▸ **What to work on**: Scan the records for lines with the string "over". Say how many there are, and add nothing.

=======

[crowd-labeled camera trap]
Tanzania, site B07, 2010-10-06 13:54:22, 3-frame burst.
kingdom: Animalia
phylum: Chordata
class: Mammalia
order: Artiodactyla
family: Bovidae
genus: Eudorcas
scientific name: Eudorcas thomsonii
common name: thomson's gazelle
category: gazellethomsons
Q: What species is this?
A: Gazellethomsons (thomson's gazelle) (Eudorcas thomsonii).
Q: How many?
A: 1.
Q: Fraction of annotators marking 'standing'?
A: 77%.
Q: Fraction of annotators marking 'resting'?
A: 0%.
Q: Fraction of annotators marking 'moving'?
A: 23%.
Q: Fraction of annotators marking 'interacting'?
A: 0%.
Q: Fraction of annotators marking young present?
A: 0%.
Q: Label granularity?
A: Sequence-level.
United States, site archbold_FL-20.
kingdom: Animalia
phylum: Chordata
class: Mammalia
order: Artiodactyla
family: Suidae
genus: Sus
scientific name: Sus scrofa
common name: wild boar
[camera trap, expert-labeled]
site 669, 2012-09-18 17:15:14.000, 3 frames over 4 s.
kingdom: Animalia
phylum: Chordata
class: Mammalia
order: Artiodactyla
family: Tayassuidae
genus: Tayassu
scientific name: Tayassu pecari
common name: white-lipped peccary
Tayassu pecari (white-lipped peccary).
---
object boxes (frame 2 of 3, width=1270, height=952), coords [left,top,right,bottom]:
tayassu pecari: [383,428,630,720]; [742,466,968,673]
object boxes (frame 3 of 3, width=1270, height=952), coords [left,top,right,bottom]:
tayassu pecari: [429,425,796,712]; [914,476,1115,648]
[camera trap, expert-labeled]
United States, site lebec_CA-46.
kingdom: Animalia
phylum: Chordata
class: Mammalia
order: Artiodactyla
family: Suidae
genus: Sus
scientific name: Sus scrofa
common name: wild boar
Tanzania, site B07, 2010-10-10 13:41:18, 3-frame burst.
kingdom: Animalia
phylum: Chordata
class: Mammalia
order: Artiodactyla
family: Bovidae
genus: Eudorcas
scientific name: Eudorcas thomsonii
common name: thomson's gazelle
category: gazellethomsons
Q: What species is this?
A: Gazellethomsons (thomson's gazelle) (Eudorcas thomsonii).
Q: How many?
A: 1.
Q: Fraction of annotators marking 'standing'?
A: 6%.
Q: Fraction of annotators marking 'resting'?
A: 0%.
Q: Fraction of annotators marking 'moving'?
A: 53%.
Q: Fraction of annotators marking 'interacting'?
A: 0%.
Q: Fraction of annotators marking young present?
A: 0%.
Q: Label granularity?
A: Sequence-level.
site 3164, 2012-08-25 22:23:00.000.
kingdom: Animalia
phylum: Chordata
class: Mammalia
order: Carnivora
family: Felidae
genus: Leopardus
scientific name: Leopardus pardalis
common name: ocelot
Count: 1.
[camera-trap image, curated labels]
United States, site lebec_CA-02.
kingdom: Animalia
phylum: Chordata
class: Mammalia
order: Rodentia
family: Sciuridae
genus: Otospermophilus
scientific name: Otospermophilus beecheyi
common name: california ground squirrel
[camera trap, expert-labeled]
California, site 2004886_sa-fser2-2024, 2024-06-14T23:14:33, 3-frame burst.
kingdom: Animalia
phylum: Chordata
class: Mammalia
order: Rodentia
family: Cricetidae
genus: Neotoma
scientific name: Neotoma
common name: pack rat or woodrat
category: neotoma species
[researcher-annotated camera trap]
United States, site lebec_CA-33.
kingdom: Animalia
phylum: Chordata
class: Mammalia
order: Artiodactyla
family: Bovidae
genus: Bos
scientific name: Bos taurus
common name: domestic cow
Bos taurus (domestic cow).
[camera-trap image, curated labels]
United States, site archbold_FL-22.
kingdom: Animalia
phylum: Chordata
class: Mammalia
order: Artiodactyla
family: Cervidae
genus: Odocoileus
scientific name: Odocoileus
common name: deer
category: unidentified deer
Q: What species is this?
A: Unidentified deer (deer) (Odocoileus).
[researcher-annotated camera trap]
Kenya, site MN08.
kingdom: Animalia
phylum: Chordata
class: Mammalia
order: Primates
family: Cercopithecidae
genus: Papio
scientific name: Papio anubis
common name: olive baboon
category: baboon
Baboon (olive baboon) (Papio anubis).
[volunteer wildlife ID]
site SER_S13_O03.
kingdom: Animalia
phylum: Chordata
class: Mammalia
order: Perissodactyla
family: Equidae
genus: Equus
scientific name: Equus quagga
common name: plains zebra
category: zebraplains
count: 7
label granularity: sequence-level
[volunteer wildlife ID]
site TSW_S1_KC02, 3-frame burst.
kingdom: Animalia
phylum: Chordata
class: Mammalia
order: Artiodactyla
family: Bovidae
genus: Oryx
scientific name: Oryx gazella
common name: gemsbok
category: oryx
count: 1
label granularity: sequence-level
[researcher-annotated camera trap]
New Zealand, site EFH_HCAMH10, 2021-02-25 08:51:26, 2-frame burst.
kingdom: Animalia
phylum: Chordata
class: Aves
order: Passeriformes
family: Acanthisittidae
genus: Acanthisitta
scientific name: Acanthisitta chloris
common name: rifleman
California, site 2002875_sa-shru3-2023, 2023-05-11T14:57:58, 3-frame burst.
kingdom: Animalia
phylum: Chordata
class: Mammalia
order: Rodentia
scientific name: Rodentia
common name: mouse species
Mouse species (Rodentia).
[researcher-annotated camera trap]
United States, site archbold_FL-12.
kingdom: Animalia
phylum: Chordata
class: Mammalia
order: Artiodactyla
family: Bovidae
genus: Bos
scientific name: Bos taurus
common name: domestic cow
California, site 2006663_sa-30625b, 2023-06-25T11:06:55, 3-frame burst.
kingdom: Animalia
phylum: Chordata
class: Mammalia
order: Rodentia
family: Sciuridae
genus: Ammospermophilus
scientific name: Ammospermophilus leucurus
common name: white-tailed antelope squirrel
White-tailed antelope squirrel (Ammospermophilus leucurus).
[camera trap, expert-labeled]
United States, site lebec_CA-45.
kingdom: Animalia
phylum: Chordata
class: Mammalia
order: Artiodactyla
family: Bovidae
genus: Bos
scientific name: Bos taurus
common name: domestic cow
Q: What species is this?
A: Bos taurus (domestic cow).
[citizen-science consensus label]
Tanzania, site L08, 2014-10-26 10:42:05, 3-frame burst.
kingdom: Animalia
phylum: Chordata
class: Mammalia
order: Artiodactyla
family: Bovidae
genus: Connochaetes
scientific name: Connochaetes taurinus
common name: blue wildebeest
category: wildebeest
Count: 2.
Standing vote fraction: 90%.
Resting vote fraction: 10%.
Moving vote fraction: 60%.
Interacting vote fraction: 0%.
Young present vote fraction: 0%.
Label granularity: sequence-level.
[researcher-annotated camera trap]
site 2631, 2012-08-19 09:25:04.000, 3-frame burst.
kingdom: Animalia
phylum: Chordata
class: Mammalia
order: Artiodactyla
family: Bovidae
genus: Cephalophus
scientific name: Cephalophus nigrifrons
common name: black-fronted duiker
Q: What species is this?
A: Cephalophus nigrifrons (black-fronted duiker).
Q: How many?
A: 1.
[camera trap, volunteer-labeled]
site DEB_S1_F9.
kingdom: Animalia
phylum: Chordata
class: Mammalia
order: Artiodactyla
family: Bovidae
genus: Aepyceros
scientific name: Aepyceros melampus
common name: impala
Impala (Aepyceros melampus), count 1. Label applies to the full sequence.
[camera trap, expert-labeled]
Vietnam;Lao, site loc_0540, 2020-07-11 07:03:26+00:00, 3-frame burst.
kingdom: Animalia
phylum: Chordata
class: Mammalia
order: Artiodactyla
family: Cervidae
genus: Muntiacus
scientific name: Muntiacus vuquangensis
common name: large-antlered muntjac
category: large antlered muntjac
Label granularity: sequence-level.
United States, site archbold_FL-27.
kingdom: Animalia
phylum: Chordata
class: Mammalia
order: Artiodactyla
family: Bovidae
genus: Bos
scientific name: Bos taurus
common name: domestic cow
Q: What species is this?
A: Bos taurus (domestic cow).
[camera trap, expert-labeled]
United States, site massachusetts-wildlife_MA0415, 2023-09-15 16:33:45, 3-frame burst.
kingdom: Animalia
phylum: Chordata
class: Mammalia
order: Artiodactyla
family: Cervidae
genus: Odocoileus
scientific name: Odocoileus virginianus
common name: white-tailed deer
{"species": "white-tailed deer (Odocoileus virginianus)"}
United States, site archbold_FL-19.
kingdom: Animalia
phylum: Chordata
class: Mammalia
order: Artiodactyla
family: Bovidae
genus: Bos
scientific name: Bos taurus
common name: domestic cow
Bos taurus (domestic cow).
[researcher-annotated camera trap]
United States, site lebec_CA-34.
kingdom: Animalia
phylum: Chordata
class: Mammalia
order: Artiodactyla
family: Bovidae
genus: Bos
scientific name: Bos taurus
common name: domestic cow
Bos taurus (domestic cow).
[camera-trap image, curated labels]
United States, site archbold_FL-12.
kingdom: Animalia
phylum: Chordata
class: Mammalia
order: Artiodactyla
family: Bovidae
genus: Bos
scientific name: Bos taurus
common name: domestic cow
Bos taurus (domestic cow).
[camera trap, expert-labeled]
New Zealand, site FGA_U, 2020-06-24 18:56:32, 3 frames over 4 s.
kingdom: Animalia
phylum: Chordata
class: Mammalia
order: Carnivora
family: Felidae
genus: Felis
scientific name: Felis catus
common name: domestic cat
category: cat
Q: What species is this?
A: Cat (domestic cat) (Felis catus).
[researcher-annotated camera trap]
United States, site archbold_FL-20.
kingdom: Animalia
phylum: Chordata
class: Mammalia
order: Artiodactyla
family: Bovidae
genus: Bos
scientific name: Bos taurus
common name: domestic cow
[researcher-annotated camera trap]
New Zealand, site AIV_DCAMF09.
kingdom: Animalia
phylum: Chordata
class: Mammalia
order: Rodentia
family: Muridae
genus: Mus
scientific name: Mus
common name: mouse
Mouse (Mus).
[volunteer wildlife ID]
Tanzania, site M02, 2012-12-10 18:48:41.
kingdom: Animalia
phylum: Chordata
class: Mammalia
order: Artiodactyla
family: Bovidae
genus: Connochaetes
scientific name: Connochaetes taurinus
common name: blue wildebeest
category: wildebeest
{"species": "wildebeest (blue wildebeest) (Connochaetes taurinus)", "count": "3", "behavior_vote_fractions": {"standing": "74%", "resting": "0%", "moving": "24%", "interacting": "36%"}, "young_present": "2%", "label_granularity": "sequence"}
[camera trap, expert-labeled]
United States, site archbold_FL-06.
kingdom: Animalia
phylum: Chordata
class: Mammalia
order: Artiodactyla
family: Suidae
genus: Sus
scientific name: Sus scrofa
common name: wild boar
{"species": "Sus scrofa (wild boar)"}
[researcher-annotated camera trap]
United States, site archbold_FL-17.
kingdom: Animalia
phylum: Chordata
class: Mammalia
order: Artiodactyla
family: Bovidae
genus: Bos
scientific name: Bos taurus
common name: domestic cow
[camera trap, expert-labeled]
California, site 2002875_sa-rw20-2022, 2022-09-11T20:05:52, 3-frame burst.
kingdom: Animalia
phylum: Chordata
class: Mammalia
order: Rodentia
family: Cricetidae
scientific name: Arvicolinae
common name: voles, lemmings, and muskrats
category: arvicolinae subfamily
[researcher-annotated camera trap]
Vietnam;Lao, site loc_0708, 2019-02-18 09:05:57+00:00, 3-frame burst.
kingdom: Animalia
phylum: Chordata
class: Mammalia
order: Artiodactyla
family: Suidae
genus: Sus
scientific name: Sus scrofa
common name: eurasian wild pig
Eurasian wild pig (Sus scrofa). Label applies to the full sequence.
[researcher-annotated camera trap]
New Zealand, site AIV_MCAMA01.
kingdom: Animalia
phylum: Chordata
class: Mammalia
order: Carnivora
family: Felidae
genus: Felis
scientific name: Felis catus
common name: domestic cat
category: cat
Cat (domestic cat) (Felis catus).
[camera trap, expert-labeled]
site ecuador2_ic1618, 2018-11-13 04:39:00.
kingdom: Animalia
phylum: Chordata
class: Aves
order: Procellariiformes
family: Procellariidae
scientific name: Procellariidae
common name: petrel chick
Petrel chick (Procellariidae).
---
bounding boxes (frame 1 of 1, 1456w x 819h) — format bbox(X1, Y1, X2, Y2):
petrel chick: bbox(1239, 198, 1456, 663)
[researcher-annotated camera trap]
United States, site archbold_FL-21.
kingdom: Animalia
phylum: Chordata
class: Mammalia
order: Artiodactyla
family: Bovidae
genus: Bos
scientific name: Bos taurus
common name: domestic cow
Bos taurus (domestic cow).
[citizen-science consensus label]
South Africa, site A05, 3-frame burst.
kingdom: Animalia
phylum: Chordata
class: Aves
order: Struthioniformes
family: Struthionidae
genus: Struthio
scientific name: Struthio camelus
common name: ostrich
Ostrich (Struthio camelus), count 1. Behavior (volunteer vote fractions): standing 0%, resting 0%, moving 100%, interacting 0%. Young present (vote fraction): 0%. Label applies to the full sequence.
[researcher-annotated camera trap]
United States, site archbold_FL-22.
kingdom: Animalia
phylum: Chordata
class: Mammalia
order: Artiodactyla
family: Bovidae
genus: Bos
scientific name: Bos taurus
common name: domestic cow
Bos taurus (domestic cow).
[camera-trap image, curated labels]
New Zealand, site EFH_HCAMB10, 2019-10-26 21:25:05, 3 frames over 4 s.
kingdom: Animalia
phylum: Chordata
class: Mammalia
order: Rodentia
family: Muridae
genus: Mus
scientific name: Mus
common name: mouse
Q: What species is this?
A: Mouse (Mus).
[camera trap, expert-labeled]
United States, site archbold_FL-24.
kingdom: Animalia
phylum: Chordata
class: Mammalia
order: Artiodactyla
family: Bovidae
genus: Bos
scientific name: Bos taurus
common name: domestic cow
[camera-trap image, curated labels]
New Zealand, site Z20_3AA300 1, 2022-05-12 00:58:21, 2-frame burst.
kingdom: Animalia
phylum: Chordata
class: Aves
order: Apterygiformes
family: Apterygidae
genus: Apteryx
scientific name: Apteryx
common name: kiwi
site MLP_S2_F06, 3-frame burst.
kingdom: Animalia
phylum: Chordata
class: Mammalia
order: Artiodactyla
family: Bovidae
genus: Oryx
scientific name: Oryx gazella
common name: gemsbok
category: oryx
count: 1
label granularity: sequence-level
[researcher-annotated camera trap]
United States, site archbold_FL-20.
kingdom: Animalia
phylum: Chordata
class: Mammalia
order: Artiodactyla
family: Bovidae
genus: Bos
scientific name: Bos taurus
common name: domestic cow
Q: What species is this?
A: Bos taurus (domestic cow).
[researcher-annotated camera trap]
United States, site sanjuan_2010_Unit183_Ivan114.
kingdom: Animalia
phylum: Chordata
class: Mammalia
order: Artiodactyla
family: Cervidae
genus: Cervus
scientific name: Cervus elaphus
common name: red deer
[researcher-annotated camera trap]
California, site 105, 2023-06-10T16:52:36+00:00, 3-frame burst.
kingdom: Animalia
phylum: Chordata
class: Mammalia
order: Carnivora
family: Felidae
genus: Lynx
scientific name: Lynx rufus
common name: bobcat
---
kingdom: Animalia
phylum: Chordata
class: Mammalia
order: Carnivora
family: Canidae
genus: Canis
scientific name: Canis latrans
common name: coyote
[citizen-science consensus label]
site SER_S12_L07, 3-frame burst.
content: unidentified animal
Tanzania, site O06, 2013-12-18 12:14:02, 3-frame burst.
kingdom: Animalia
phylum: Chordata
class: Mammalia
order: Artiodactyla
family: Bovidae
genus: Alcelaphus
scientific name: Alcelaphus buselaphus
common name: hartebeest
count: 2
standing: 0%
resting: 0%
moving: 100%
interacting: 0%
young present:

=======

▸ **Problem solution**: 3